With Intel finally facing a challenge from AMD in the high-end processor market, the discovery of a major Hyper-Threading flaw in both Kaby Lake and Skylake CPUs would be a most unwelcome problem for Chipzilla. Unfortunately, that’s the scenario it’s now facing.
The issue, which can destabilize chips and lead to unpredictable system behavior, data corruption, and data loss, was described on the Debian mailing list following earlier work by OCaml toolchain developers. It affects Skylake and Kaby Lake Intel Core processors (in desktop, high-end desktop, embedded and mobile platforms), Xeon v5 and v6 server processors, and some Pentium models. And while Debian is a Linux distro, the problem can appear on any operating system.

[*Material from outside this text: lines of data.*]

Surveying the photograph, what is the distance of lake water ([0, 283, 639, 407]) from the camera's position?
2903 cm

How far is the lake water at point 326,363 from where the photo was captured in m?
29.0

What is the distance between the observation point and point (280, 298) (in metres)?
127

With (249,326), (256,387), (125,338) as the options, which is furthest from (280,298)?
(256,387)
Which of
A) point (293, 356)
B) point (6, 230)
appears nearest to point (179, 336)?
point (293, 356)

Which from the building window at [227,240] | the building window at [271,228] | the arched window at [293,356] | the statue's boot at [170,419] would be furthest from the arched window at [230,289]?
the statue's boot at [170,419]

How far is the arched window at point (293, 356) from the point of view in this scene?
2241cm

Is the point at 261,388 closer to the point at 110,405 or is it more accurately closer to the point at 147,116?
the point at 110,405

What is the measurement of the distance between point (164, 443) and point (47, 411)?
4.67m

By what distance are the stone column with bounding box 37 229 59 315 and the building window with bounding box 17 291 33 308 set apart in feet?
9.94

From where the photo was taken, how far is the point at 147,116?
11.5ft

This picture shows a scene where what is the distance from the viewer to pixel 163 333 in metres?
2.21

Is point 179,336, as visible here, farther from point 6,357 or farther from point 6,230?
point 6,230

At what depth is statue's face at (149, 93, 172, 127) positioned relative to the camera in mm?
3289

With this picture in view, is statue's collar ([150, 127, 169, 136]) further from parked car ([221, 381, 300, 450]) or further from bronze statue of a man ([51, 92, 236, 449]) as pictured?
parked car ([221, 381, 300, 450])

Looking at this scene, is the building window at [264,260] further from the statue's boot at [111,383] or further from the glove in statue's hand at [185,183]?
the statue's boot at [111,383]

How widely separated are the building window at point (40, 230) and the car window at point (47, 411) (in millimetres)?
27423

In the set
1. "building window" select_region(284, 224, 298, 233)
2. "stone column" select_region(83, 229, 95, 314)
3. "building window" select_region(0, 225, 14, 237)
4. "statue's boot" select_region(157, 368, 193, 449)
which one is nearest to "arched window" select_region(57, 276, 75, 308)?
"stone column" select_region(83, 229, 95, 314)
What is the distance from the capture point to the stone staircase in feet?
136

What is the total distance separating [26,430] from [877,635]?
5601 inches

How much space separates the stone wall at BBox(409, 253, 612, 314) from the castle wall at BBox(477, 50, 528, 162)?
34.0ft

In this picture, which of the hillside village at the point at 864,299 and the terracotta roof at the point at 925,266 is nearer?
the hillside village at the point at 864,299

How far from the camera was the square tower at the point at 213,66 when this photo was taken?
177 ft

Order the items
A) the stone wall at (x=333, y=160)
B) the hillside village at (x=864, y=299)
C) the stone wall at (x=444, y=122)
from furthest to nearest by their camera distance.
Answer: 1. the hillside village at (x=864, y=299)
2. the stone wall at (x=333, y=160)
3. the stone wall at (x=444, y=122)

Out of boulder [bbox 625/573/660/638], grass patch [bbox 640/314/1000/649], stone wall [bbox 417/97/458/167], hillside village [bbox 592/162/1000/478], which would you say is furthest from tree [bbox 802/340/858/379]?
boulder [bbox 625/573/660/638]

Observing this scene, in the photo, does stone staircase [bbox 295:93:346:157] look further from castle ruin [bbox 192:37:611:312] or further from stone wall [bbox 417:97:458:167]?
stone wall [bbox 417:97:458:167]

This is how Intel’s errata documentation describes the flaw.
Under complex micro-architectural conditions, short loops of less than 64 instructions that use AH, BH, CH or DH registers as well as their corresponding wider register (eg RAX, EAX or AX for AH) may cause unpredictable system behavior. This can only happen when both logical processors on the same physical processor are active.
It's worth noting that the exact replication conditions, which aren't clear, are unlikely to be encountered by most users, but debian.org still recommends disabling hyper-threading until a microcode update is applied. Intel has reportedly issued some fixes, but they need to be integrated into motherboard BIOS/UEFI updates.
The Debian notes says that “You want your system vendor to provide a BIOS/UEFI update that fixes Intel processor errata KBL095, KBW095 or the similar one for my Kaby Lake processor.” It recommends Skylake users contact their system vendor for an update that fixes "Intel erratum SKW144, SKL150, SKX150, SKZ7, or the similar one for my Skylake processor".
Back in May, Intel responded to i7-7700K high-temperature issues by telling owners they shouldn’t overclock the chips. It’s a problem TechSpot's features editor Steve Walton touched on this in a video for Hardware Unboxed back in February.